Excerpt section start

This year, they're both back in Toronto with the movies they were making in between award-show speeches. Their heads have stopped spinning, but their disbelief hasn't.
"I don't know if I ever let it even get close enough to me that I thought it was a possibility," says Moore. "Now I look at it like: Did that happen? What?"
She breaks into a hearty laugh. "I mean, my gosh. It was such a lovely experience and kind of hard to believe."
Two days after winning the Academy Award for best actress, Moore was on an ice-skating rink in Brooklyn, shooting the Rebecca Miller comedy "Maggie's Plan" along with another veteran of the season, Ethan Hawke of "Boyhood." While "Maggie's Plan" is looking for distribution after its Toronto premiere, Moore also stars in one of the festival's most anticipated debuts: "Freeheld."
In it, she stars as New Jersey police detective Laurel Hester, who, after being diagnosed with terminal cancer, sought to have her pension go to her domestic partner Stacie Andree (Ellen Page), an inheritance that would have been automatic for a married couple. The case became a cause celebre, spawning an Oscar-winning short documentary.
Moore's performance captures the many stories within the moving "Freeheld": the love story between Laurel and Stacie, the painful onset of cancer and the civil rights fight at the heart of the movie. The film, directed by Peter Sollett, was to make its premiere Sunday night, with Andree in attendance.
"It's so personal. It's so, so incredibly personal," said Moore. "We go to the movies all the time and see all these stories, and then you think: Wait a minute. This happened. This happened not so long ago. This is somebody's life. This is their legacy."
The performance in "Freeheld" (out Oct. 2) could return Moore to awards season, which Toronto unofficially kicks off. Ditto for Redmayne, who stars in Tom Hooper's "The Danish Girl," a drama inspired by 1920s transgender pioneer Lili Elbe. The performance is Redmayne's second straight ambitious transformation, following his portrayal of Stephen Hawking.
Shooting, though, began amid the late-night celebrations of "The Theory of Everything."
"Our first day filming was the morning after the BAFTAs," recalled Redmayne. "And there is a scene in which I'm in bed and she takes the cover off. And whenever I see the film and she whips over the blanket, I just think: Hangover. You can see the lines scored into my face."
But like Moore, Redmayne was relieved to step out of the delirious frenzy of the Oscars and back into work.
"What was wonderful within that year was knowing that this was coming," says Redmayne of "The Danish Girl," which opens Nov. 27. "So whenever I was in LA promoting, I'd be rehearsing this and meeting trans people all over the world."

Excerpt section end

— Exercise instructions —
Based on the article, is each statement true? Answer yes or no for each, and quote the words from the article that decide it.
1. Moore was shooting "Maggie's Plan" on an ice-skating rink two days after her Oscar win.
2. Peter Sollett directed "The Danish Girl."
3. "Freeheld" opens Nov. 27.
The listing comes from a separate source and has no connection to the article.

Data shown section start

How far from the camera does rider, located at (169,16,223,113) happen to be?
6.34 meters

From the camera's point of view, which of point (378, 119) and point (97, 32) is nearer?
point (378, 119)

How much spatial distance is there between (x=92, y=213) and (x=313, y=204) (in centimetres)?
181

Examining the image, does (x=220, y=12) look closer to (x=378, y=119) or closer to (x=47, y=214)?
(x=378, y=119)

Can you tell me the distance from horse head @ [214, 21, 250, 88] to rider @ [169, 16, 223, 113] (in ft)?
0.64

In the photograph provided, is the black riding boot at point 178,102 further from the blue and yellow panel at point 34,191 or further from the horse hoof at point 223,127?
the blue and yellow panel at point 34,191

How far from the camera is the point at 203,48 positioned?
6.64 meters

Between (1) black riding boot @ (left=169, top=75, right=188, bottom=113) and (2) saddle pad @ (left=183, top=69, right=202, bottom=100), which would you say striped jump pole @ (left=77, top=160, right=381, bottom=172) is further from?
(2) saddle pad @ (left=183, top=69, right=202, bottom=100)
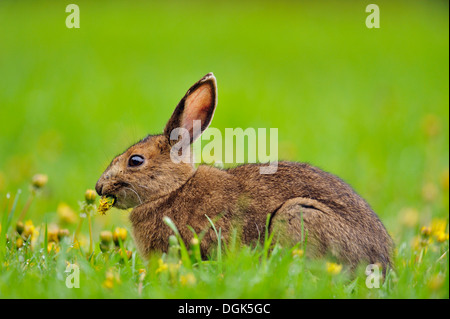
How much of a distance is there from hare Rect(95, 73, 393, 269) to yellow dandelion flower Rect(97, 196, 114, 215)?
51mm

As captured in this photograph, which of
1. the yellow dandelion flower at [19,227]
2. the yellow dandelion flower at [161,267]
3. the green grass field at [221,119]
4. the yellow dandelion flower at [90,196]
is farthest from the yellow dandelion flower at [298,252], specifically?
the yellow dandelion flower at [19,227]

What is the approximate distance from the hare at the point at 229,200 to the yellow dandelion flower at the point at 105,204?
2.0 inches

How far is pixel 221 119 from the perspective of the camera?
430 inches

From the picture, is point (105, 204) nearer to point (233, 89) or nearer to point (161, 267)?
point (161, 267)

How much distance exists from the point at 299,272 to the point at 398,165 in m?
5.69

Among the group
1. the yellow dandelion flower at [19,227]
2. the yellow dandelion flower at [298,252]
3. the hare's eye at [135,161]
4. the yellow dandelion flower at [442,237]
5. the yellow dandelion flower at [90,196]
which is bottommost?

Data shown section end

— Response to the exercise —
1. Yes: "Two days after winning the Academy Award for best actress, Moore was on an ice-skating rink in Brooklyn, shooting the Rebecca Miller comedy "Maggie's Plan""
2. No: "Tom Hooper's "The Danish Girl""
3. No: "Freeheld" (out Oct. 2)